Nessie enhances the following table formats with version control techniques:

- Apache Iceberg (tables and views)
- Delta Lake

**Note**: Delta Lake support in Nessie requires some minor modifications to the core Delta libraries. This patch is still ongoing, in the meantime Nessie will not work on Databricks and must be used with the open source Delta. Nessie is able to interact with Delta Lake by implementing a custom version of Delta’s LogStore interface. This ensures that all filesystem changes are recorded by Nessie as commits. The benefit of this approach is the core ACID primitives are handled by Nessie. The limitations around concurrency that Delta would normally have are removed, any number of readers and writers can simultaneously interact with a Nessie managed Delta Lake table.
https://projectnessie.org/tools/deltalake/

Changes to the contents of the data lake are recorded in Nessie as commits without copying the actual data.

Nessie offers a CLI that is installed through a pip package but it is [not currently fully featured](https://projectnessie.org/tools/).

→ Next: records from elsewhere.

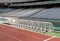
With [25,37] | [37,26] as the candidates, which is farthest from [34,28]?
[25,37]

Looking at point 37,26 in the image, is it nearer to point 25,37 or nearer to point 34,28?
point 34,28

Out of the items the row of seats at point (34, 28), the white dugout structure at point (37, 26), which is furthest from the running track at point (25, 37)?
the white dugout structure at point (37, 26)

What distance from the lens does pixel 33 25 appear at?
1353 centimetres

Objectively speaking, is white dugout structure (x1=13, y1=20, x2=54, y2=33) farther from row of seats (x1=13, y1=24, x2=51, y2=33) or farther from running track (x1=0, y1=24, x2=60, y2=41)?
running track (x1=0, y1=24, x2=60, y2=41)

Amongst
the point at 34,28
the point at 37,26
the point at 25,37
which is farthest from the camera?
the point at 34,28

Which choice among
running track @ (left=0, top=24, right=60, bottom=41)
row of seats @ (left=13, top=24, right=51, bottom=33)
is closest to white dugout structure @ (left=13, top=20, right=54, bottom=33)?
row of seats @ (left=13, top=24, right=51, bottom=33)

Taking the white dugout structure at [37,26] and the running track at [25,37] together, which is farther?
the white dugout structure at [37,26]

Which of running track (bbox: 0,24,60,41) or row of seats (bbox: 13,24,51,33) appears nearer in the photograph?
running track (bbox: 0,24,60,41)

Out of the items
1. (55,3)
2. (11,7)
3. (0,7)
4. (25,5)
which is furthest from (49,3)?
(0,7)

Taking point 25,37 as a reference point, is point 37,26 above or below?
above

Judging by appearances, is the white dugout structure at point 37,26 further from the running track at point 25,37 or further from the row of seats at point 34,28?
the running track at point 25,37

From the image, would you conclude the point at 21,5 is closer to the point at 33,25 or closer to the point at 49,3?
the point at 49,3

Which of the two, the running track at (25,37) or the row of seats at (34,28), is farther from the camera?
the row of seats at (34,28)

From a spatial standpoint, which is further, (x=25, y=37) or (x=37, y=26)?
(x=37, y=26)
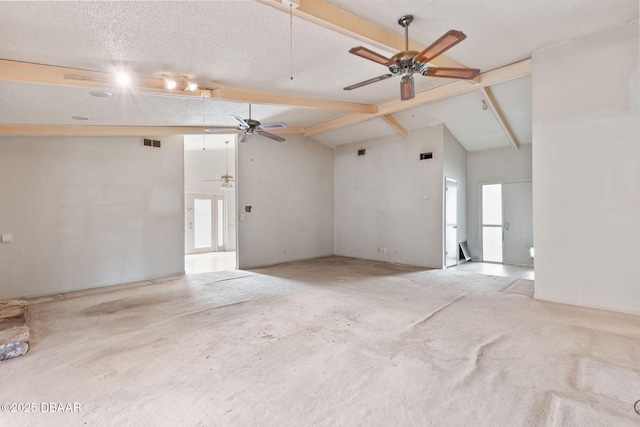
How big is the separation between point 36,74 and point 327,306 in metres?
4.17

## 2.4. Solutions Providing A Subset Of Functionality

The following are a list of data science platforms that have versioning components but do not provide true version control for data.

### Neptune

Neptune is a metadata store that offers experiment tracking and model registry for machine learning researchers and engineers. With Neptune, you can log, query, manage, display, and compare all your model metadata in a single place. 

Some users may elect to include the training and test data sets as artifacts stored in the metadata repository. While this is like version control, it is not version control for data.

https://docs.neptune.ai/

### DagsHub

DagsHub is a cloud based data science and machine learning platform.

Behind the scenes, DagsHub uses DVC for versioning data. More information can be found [here](https://dagshub.com/docs/experiment_tutorial/2_data_versioning/).

### Delta Lake
Deltal lake is a data lakehouse implimentation. It provides time-travel, a form of version control.